EXCERPTED RECORDS Start Marker

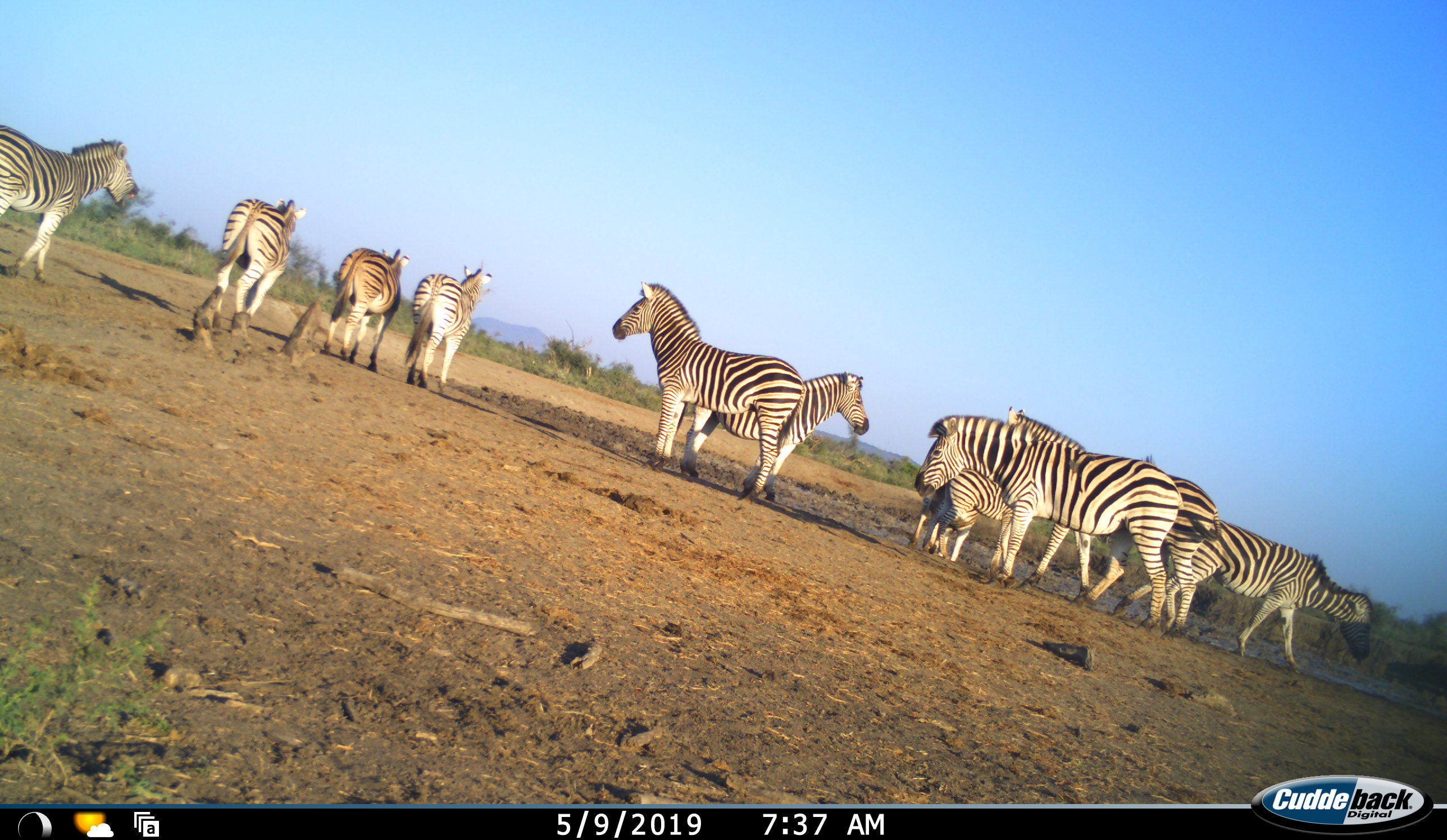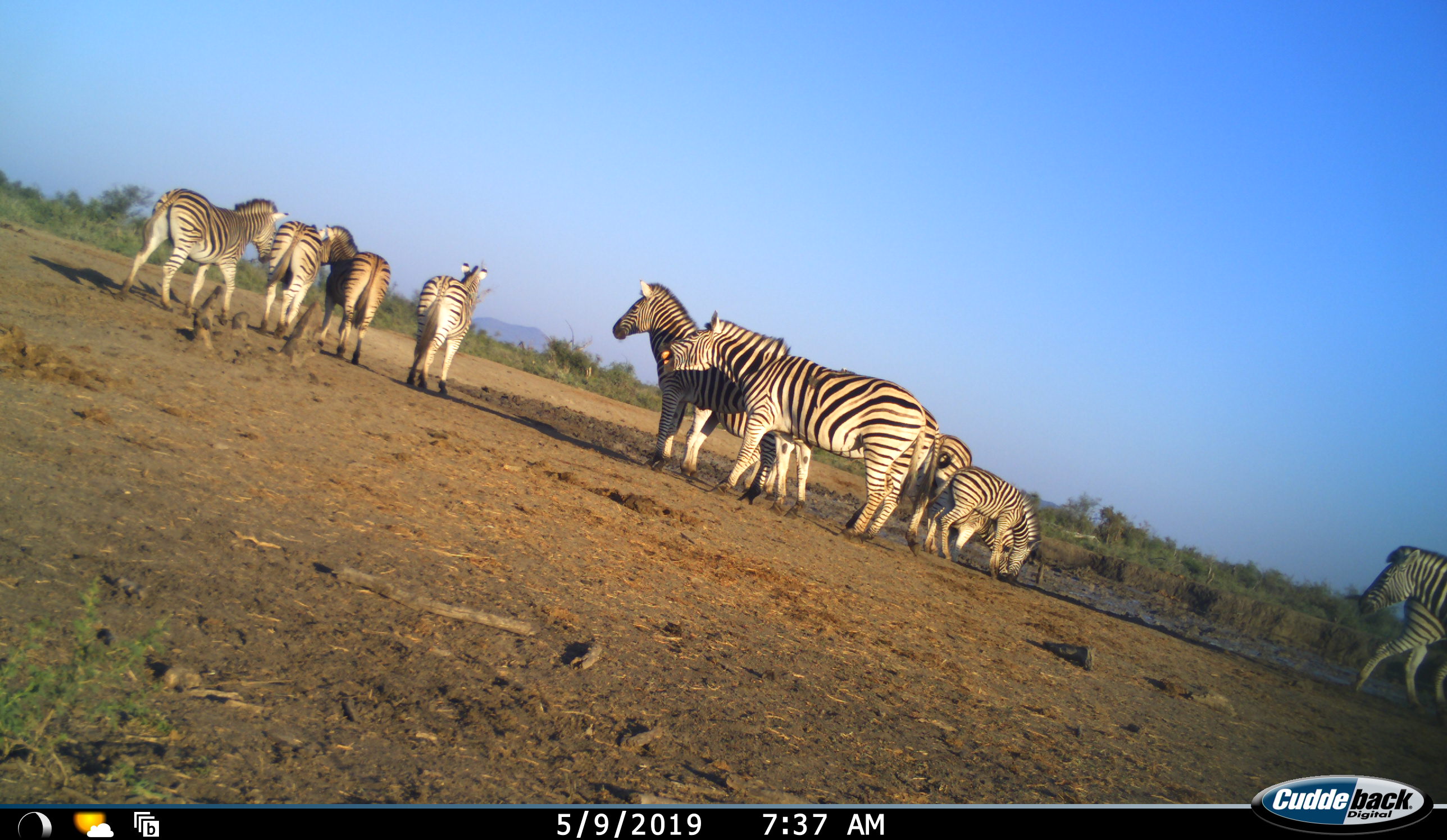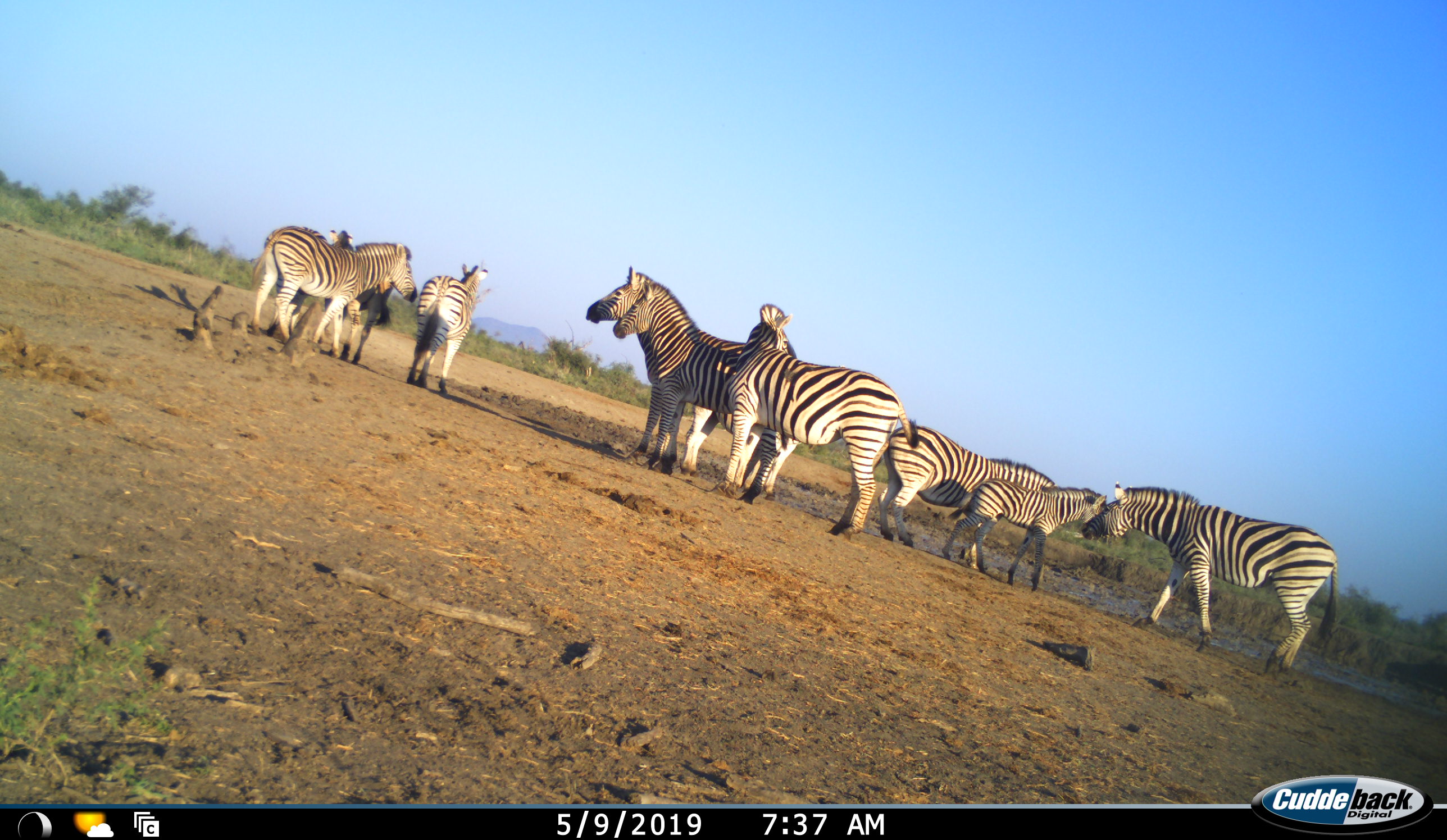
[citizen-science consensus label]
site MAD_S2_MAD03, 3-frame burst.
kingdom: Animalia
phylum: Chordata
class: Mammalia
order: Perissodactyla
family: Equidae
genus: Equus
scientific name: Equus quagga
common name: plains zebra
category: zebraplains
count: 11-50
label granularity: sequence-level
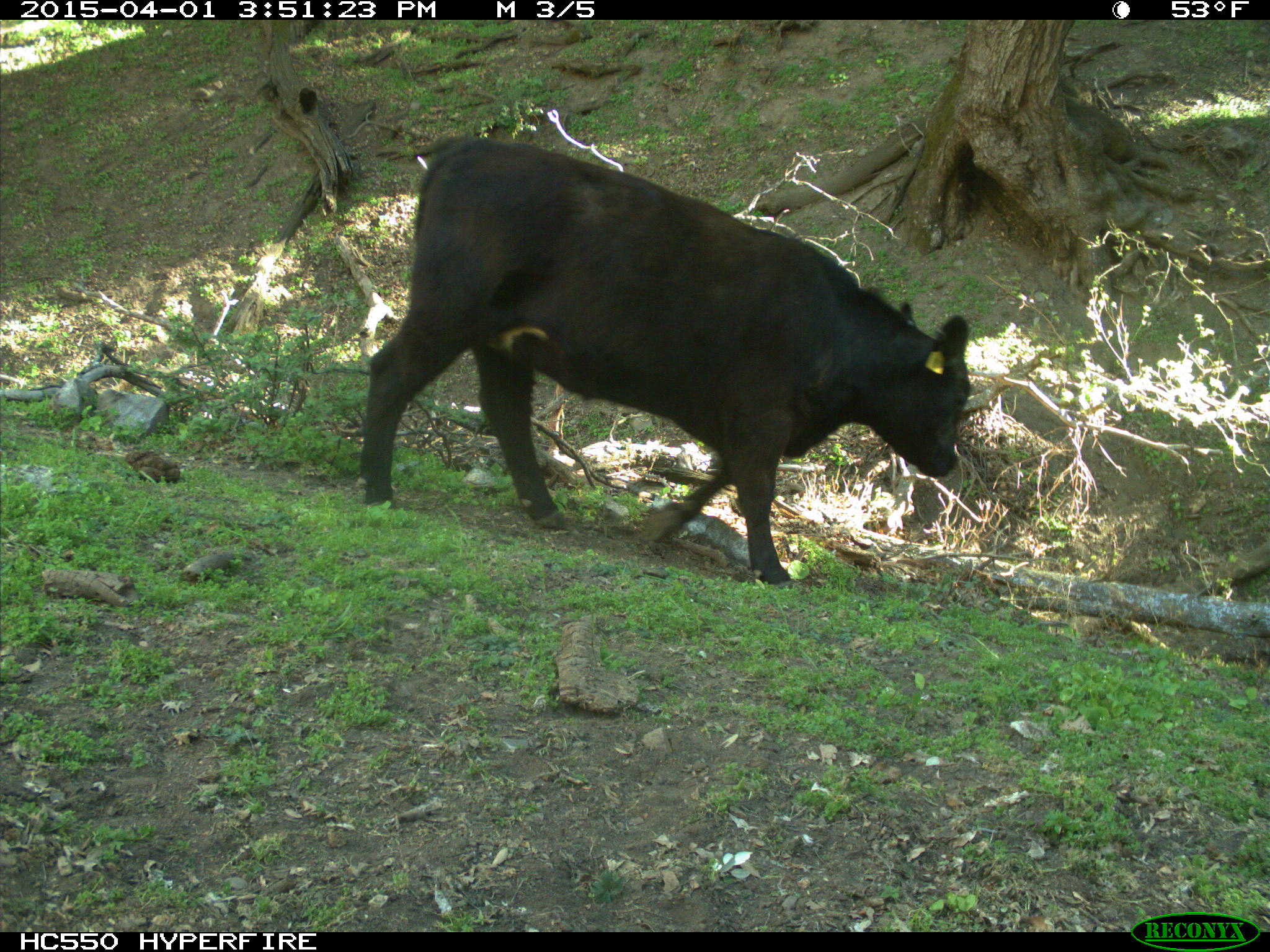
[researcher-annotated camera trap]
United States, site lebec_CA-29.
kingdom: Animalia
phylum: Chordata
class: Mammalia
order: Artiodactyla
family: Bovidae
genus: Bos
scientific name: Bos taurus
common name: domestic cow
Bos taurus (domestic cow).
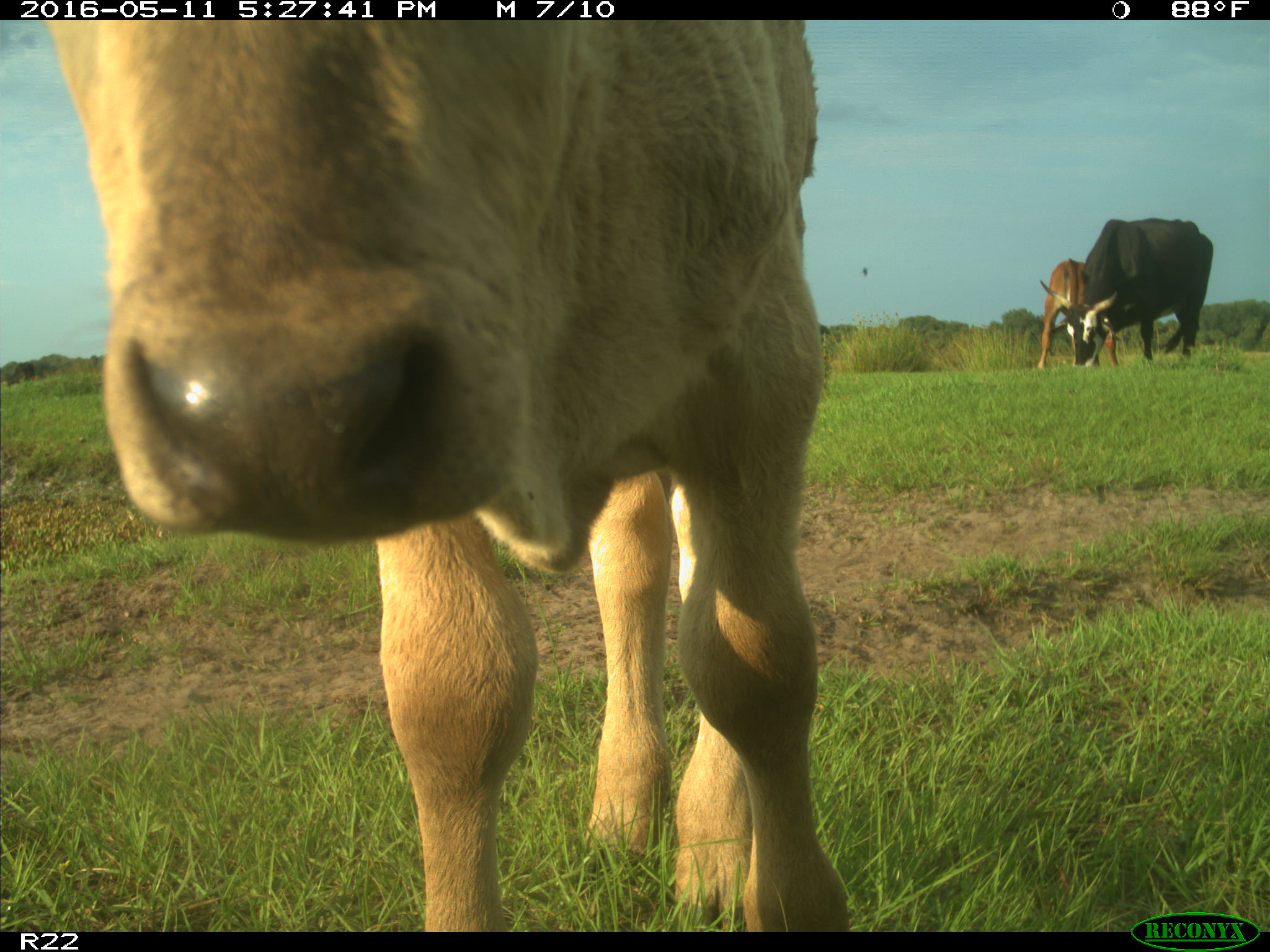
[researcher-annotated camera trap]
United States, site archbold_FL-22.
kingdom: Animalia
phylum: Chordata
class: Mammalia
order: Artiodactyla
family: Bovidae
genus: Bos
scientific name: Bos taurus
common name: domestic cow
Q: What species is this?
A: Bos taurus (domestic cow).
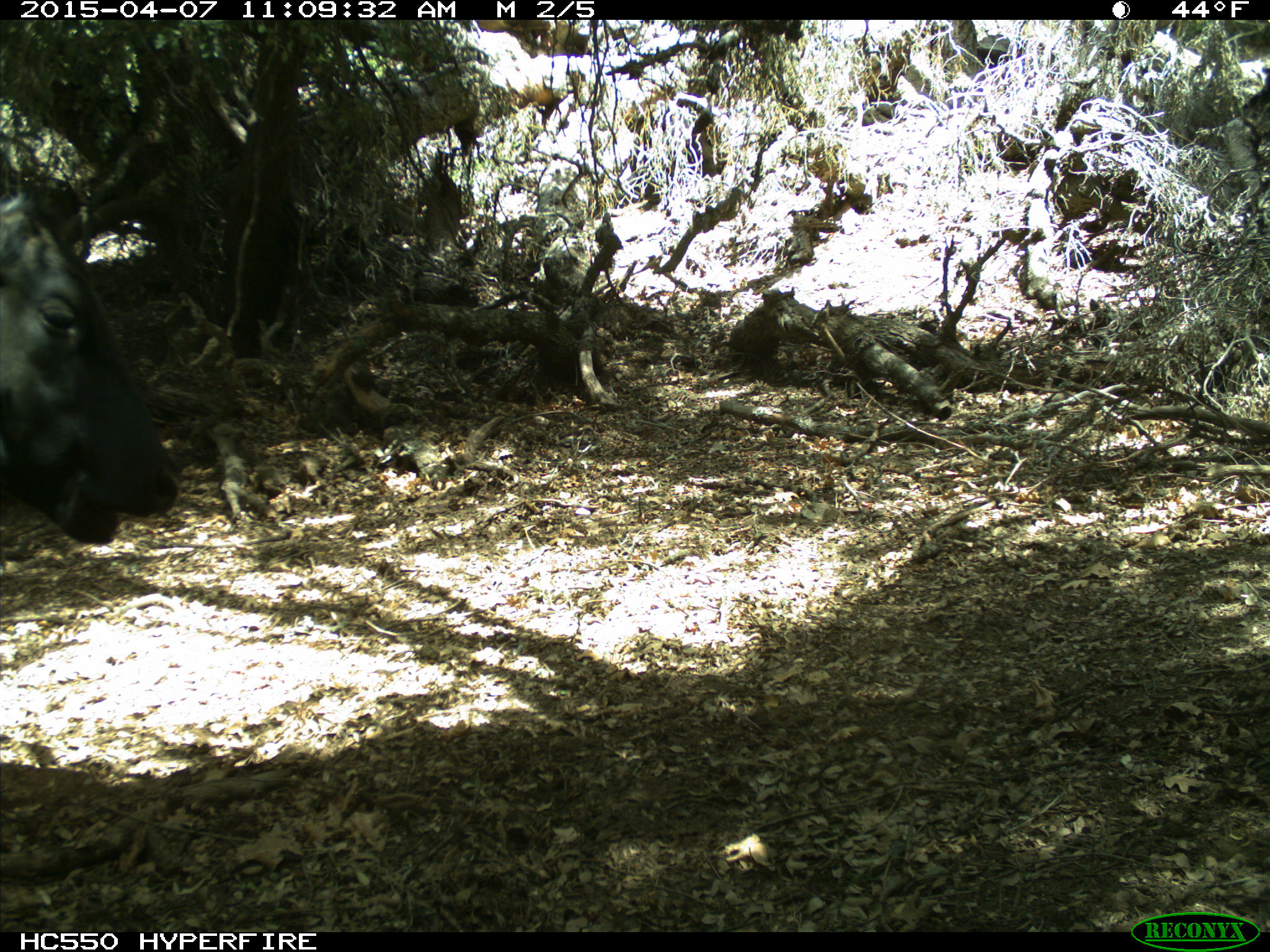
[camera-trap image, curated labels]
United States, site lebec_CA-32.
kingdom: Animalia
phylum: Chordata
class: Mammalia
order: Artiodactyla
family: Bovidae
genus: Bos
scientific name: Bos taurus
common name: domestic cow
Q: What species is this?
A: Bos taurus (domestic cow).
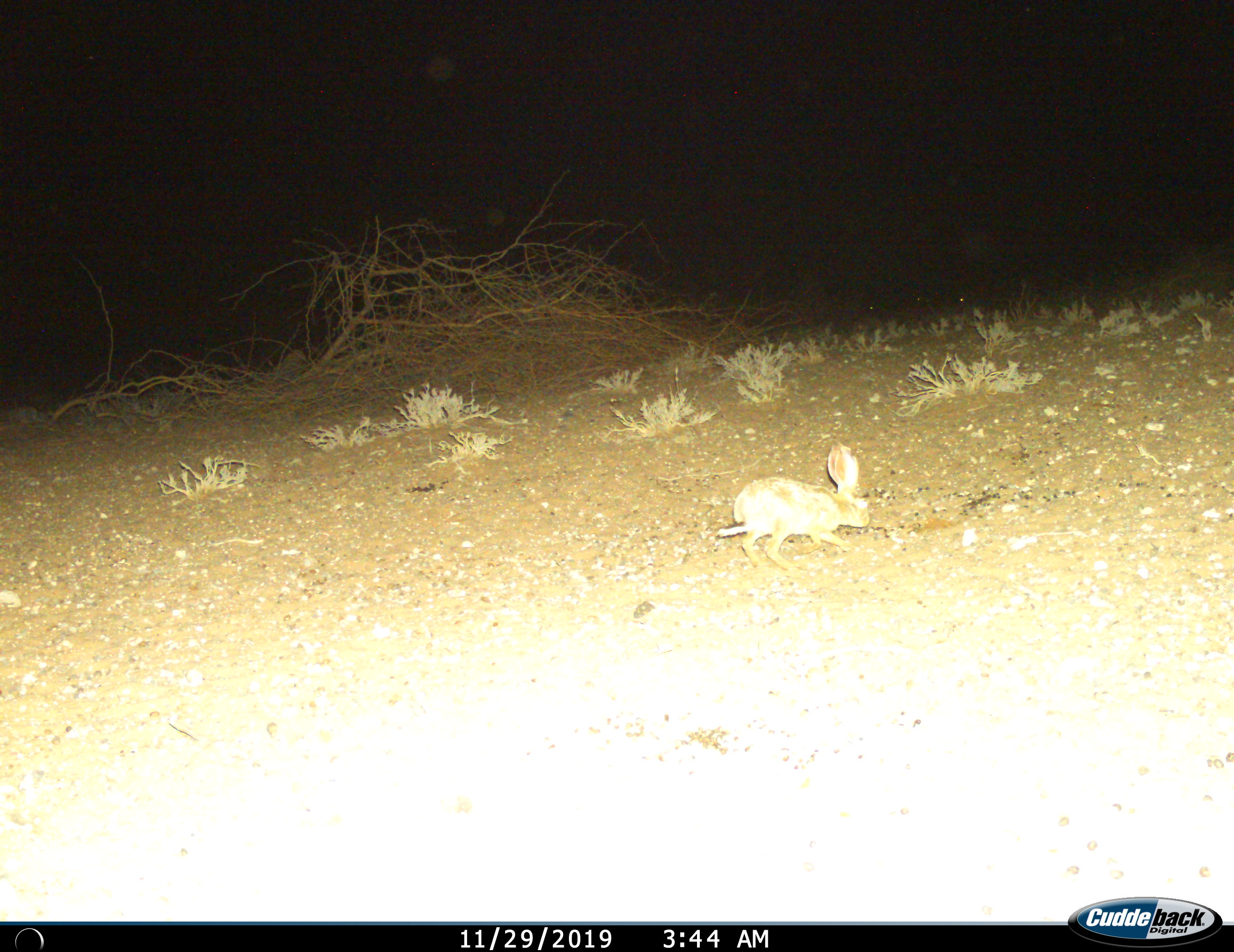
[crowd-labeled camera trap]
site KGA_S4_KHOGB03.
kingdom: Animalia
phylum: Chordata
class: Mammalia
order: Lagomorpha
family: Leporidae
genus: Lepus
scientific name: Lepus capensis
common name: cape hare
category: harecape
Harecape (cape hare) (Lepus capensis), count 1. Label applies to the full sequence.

EXCERPTED RECORDS End Marker

Copy out each line of the data containing the string "States".

United States, site lebec_CA-29.
United States, site archbold_FL-22.
United States, site lebec_CA-32.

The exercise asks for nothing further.